18.12.22

Imigração: é preciso virar a página

 


«Há um dado sobre 2021, no trabalho da Pordata, a propósito do Dia Internacional dos Migrantes, que brada injustiça. “Concedeu-se mais a nacionalidade portuguesa a pessoas a viver no estrangeiro do que a viver em Portugal.”

Aqueles que rumaram ao nosso país, para todos os dias, sob a mesma chuva e o mesmo sol que o resto da população, aqui conseguirem fazer a sua vida, têm menos direitos do que quem, muitas vezes sem ter posto o pé neste extremo ocidental da Europa, tem conseguido, com razoável simplicidade, obter a nacionalidade portuguesa.

A justificação de uma reparação histórica legítima, a da perseguição aos judeus por parte do Estado português, criou esta injustiça, ao permitir que a obtenção de nacionalidade se tornasse um negócio — que está sob inquérito judicial, após as investigações do PÚBLICO. Em 2011, cerca de duas mil pessoas a residir no estrangeiro obtiveram a nacionalidade portuguesa, enquanto no ano passado foram mais de 30 mil, para um total de 54.537 pessoas, que passaram a ser cidadãos nacionais.

Para uns, sem grande controlo, basta um atestado de ascendência sefardita, mais uns tantos documentos e algum dinheiro para contratar um escritório de advogados, enquanto outros têm de se arrastar em morosos processos no Instituto dos Registos e Notariado (IRN) que chegam a ultrapassar em dez vezes os prazos estabelecidos pela lei.

O Estado que falhou miseravelmente na lei dos sefarditas é o mesmo Estado que continua a falhar na forma como trata os que, dentro de portas, querem obter a nacionalidade portuguesa, como falha com quem quer obter uma autorização de residência. Os milhares de chamadas telefónicas que é preciso fazer para encontrar uma vaga no Serviço de Estrangeiros e Fronteiras (SEF) para regularizar a sua situação, as burlas no negócio de senhas para as intermináveis filas de espera, os 200 mil pedidos de residência em Portugal para avaliar são exemplos da violência a que estão sujeitos estes cidadãos.

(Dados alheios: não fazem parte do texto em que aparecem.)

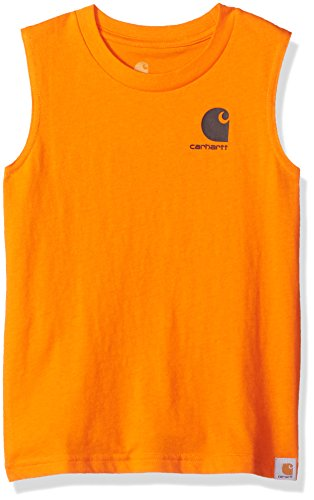 Carhartt Toddler Boys' Tank Top, Orange Tiger,4T
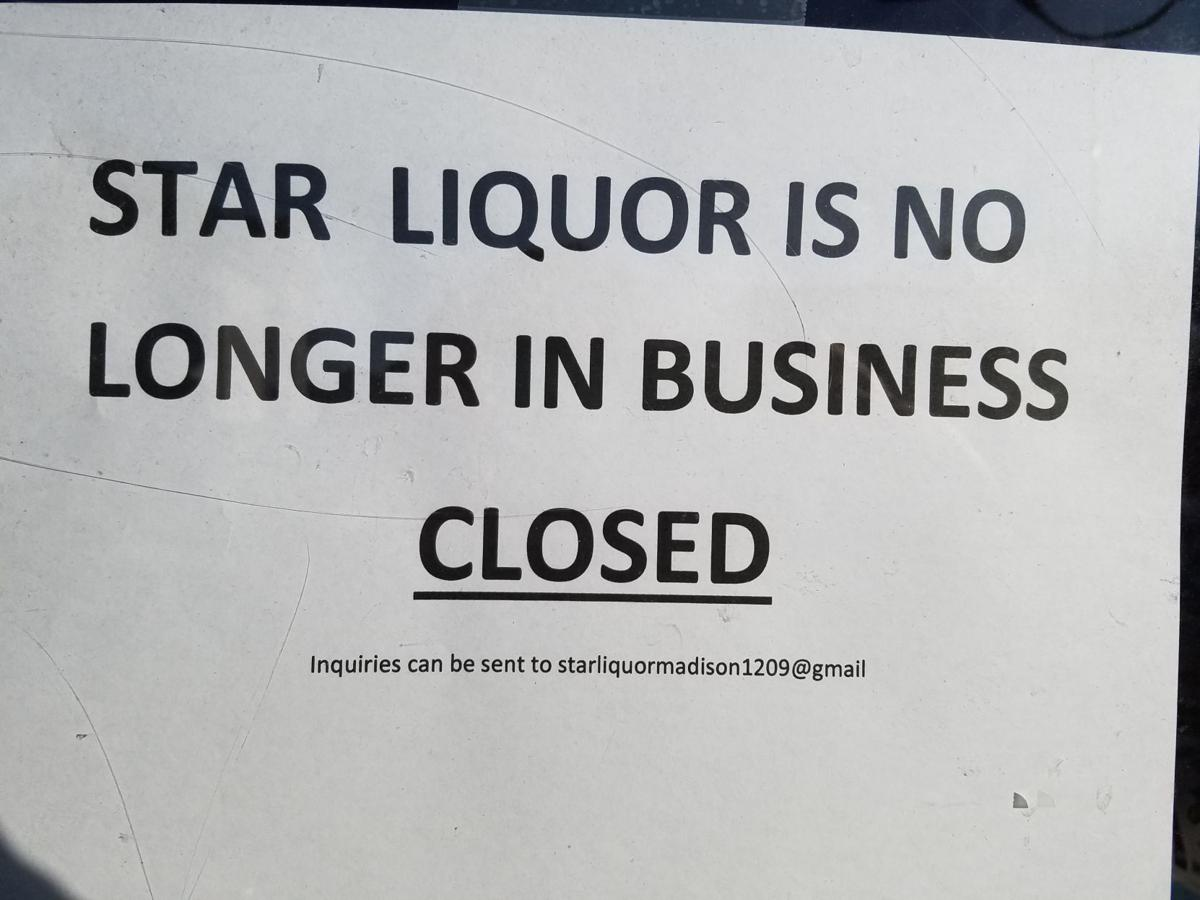 Star Liquor on Madison's Williamson Street closes | Madison
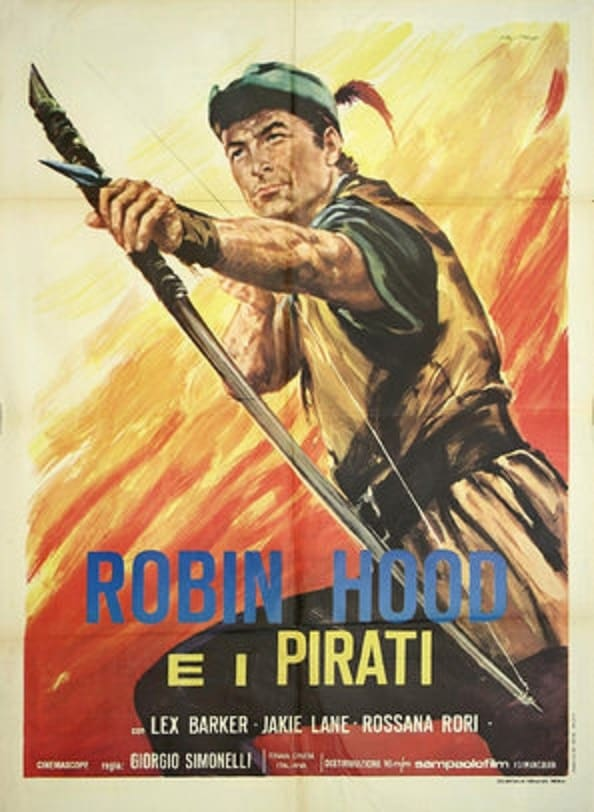 Robin Hood and the Pirates (1960)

Num país com graves problemas demográficos, que em 30 anos pode ver a sua população passar para sete ou oito milhões de pessoas, com todas as questões que daí advirão, é de uma estupidez criminosa tratar assim os querem ficar para sempre ligados ao nosso destino comum. Precisamos de melhores serviços no IRN, precisamos de virar a página do SEF, esperando que a nova Agência Portuguesa para as Migrações e Asilo não seja só uma mudança de nome. Estamos a desperdiçar riqueza, a comprometer o futuro e, antes de tudo, a tratar mal e injustamente quem devíamos receber de braços abertos.»